壁面の資料は1つ1つじっくり見ても飽きないおもしろさ!
建築やデザインが好きな人なら見ていて楽しめること間違いなし! 図鑑を広げているような気分を味わえます。
新館の展示は色合いも華やかで、空間全体を楽しめます。
企画展と一緒に楽しみたいショップ・カフェ
新館のミュージアムショップ「リュミエール」では、図録や展覧会の関連グッズ、東京都庭園美術館のオリジナルグッズを展開しています。
豊富なオリジナルグッズ
今回はアール・デコ様式をイメージさせる美濃焼き陶器アクセサリーや、アンティークな雰囲気たっぷりの古文具雑貨も販売。 近年、文房具ファンから注目度も高まっているガラスペンや、パフュームインクも取り揃えています。
併設の「レストラン デュ パルク」と「カフェ庭園」では、それぞれ企画展とのコラボメニューを展開しています。 旬の食材を使い、庭園の緑をモチーフにした前菜やデザートは季節感も満載。 開放感の溢れる窓辺から、庭園の風景を楽しみながらお食事を味わっていただけます。
新緑のお出かけは東京都庭園美術館へ
本展の開催は4月末から6月初旬。
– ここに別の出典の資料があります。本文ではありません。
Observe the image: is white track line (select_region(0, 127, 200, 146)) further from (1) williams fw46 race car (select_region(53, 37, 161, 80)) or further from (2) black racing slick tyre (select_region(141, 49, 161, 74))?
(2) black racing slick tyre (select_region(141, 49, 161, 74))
まさに、新緑の美しい季節です。 東京都庭園美術館は、緑豊かなガーデンの散策にもぴったり。 邸宅時代からある芝庭や、西洋庭園と日本庭園を歩けば、心地よい風を感じながらリフレッシュできます。
窓辺から覗く庭園
四季の移ろいをもっと感じたい方は、「年間パスポート」の購入もおすすめです。 展覧会と庭園に1年間で何度でも入場できる「年間パスポート」と、庭園のみを利用できる「庭園パスポート」の2種類があります。 同伴者無料や割引などの特典も豊富なため、検討してみてはいかがでしょうか。
展覧会は6月12日まで。アール・デコの雰囲気を是非お楽しみください。